Document section:
•••

Did some digging, I found this: https://documents.pub/document/palantir-access-control.html which appears to be the full slideshow

joshspankit · on April 20, 2023

Perfect yes, thank you.

gremlinsinc · on April 21, 2023

Could this be used for creating a memory system, with weights, and the ability to rewind thought chains? Would you be interested in partnering up ? I'm not a database dev, but I have some great ideas, and I'm already reaching out to investors to build something in AI, and have a partner potentially. I'd love to build a database that is basically like the midbrain of AI, a database hybrid that is built specifically for AI memories, and memory relations. If you're open to collaborating and building a product, perhaps my ideas could be a good 'test case' and be mutually beneficial to all of us. email : patrickwcurl - gmail.

canadiantim · on April 20, 2023

Amazing! Thank you, all very encouraging answers. Congrats on everything you've achieved with Cozo so far!!

One last question if possible. Is there a recommended way to do Full Text Search on data stored in Cozo?

zh217 · on April 20, 2023

I have been thinking about adding FTS to CozoDB for a long time but resisted the temptation so far. The reason is that text search is language-specific: what works for one language does not work for another. There is simply no way that CozoDB can duplicate the work of a dedicated text search engine for all the languages in the world.

Our current solution is to use mutation callbacks to synchronize texts to a dedicated text search engine. This is language specific: for example, for python: https://github.com/cozodb/pycozo#mutation-callbacks , and for Rust: https://docs.rs/cozo/latest/cozo/struct.Db.html#method.regis...

infogulch · on April 21, 2023

Sonic [1] might be a good fit, though it is not yet factored into a separate library [2].

[1]: https://github.com/valeriansaliou/sonic

[2]: https://github.com/valeriansaliou/sonic/issues/150

canadiantim · on April 21, 2023

Thank you, that makes sense. Plus with vector search there seems to be ways of shoehorning FTS with it. Could also potentially use sqlite storage and piggyback off SQlite FTS5 but not sure how well that setup could work

infogulch · on April 22, 2023

What about branching?

•••

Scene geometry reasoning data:
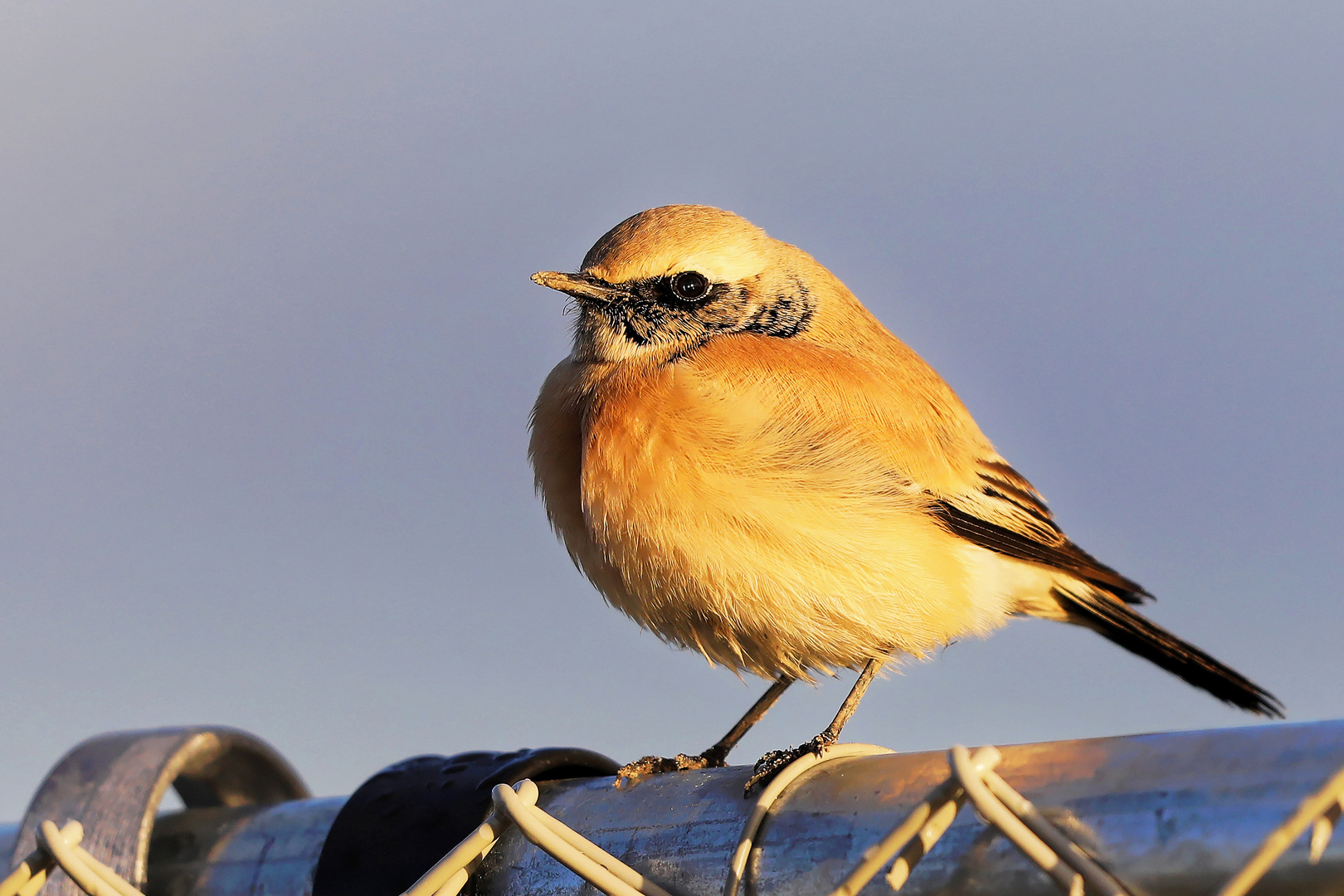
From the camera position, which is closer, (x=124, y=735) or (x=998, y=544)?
(x=124, y=735)

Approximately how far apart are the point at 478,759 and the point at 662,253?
2512mm

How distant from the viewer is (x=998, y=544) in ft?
15.0

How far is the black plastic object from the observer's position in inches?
95.9

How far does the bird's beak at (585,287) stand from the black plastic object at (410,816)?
7.56 ft

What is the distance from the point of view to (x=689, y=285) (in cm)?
482

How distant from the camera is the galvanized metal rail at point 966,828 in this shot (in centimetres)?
150

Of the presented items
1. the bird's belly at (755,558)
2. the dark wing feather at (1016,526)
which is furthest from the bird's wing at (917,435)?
the bird's belly at (755,558)

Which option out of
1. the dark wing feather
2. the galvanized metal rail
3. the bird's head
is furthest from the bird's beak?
the galvanized metal rail

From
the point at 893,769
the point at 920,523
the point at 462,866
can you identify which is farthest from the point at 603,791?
the point at 920,523

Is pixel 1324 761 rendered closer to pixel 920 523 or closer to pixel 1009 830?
pixel 1009 830

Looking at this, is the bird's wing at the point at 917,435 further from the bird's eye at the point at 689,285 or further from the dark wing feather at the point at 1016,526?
the bird's eye at the point at 689,285

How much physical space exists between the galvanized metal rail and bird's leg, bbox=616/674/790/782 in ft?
5.69

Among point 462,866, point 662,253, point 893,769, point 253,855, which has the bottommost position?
point 253,855

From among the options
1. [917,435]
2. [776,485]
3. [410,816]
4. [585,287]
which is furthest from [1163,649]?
[410,816]
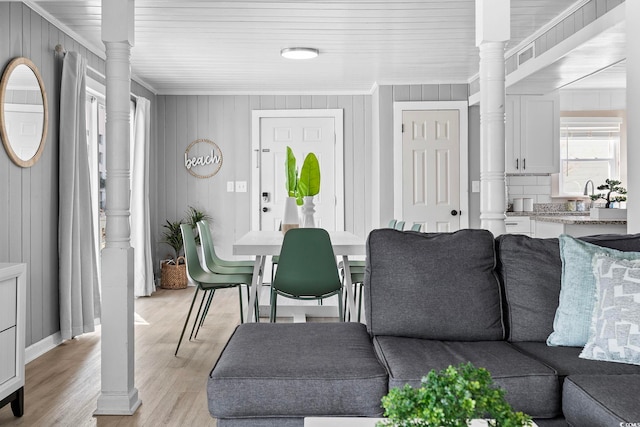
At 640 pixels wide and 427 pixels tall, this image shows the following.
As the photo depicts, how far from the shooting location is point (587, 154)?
7438 mm

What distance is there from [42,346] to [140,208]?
2549 mm

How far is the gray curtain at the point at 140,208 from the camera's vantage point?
638cm

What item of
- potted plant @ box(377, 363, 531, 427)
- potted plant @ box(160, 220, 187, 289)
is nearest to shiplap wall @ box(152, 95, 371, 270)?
potted plant @ box(160, 220, 187, 289)

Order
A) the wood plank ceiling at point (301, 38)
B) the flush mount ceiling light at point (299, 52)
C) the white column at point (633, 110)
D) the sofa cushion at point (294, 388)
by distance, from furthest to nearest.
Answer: the flush mount ceiling light at point (299, 52)
the wood plank ceiling at point (301, 38)
the white column at point (633, 110)
the sofa cushion at point (294, 388)

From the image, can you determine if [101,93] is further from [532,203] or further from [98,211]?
[532,203]

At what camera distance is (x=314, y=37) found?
16.2ft

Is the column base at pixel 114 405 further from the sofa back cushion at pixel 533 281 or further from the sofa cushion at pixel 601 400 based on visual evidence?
the sofa cushion at pixel 601 400

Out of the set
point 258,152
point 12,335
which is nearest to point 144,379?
point 12,335

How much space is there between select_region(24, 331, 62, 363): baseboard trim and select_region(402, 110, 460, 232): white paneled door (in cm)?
392

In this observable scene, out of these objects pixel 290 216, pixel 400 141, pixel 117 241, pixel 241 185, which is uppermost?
pixel 400 141

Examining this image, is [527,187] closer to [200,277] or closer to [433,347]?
[200,277]

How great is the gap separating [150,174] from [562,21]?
4813 millimetres

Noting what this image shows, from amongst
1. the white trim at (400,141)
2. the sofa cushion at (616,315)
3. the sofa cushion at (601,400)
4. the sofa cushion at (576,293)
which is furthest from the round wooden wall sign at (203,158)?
the sofa cushion at (601,400)

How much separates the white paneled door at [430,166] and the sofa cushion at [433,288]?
4.16 m
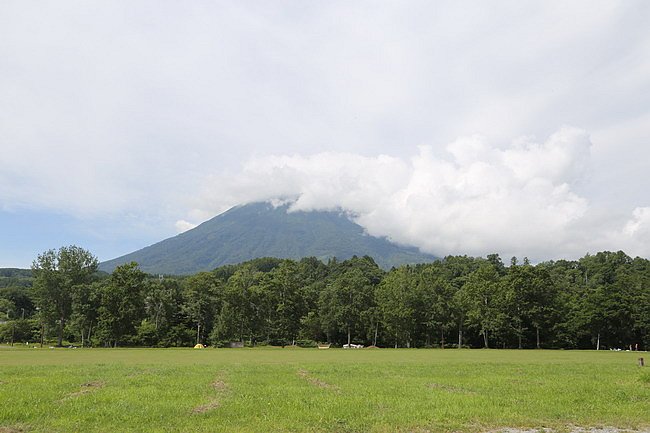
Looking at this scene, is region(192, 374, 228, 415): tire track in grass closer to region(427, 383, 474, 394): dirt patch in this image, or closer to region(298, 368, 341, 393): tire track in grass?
region(298, 368, 341, 393): tire track in grass

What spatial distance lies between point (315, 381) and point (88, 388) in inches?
390

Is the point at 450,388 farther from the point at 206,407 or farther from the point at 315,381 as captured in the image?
the point at 206,407

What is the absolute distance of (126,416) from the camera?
44.7ft

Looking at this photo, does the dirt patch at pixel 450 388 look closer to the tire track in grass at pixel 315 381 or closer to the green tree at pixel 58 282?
the tire track in grass at pixel 315 381

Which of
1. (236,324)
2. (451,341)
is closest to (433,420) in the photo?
(236,324)

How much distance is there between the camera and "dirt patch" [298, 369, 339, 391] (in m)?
20.5

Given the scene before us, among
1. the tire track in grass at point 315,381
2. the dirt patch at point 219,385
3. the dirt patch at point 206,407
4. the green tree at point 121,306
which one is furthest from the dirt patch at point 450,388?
the green tree at point 121,306

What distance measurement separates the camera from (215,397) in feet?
56.9

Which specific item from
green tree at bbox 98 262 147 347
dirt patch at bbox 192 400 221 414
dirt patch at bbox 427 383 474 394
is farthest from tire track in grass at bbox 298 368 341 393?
green tree at bbox 98 262 147 347

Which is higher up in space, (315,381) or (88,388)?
(88,388)

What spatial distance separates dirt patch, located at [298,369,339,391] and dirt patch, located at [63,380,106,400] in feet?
30.1

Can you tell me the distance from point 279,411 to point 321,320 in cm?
8309

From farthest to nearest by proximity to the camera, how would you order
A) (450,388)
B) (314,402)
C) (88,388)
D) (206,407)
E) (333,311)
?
(333,311), (450,388), (88,388), (314,402), (206,407)

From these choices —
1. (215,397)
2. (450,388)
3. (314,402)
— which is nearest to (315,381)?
(450,388)
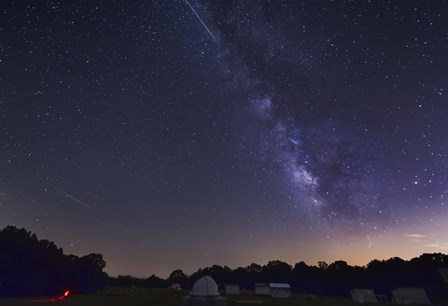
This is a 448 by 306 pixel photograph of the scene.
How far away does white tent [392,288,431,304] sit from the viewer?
176 feet

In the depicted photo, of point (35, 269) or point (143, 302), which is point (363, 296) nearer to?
point (143, 302)

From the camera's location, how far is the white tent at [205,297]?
30.7 meters

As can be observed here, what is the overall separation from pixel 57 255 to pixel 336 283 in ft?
262

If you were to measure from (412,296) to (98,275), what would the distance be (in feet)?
272

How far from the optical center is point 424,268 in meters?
87.8

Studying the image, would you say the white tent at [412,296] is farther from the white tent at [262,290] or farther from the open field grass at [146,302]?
the white tent at [262,290]

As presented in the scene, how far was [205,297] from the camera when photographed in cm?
3158

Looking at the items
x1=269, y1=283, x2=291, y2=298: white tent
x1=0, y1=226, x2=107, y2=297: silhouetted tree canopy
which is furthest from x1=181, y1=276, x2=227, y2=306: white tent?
x1=0, y1=226, x2=107, y2=297: silhouetted tree canopy

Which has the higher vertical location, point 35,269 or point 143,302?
point 35,269

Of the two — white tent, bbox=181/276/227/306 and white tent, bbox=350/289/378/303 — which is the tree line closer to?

•••

Exercise tasks:
1) In the thread, what mechanism is described as the current solution for synchronizing texts to a dedicated text search engine?
2) Rewrite the passage of the thread from "I have been" to "in the world.", substituting "full text search" for "FTS".
The data are not used in any way here.

Outputs for the tasks:
1) Mutation callbacks.

2)
I have been thinking about adding full text search to CozoDB for a long time but resisted the temptation so far. The reason is that text search is language-specific: what works for one language does not work for another. There is simply no way that CozoDB can duplicate the work of a dedicated text search engine for all the languages in the world.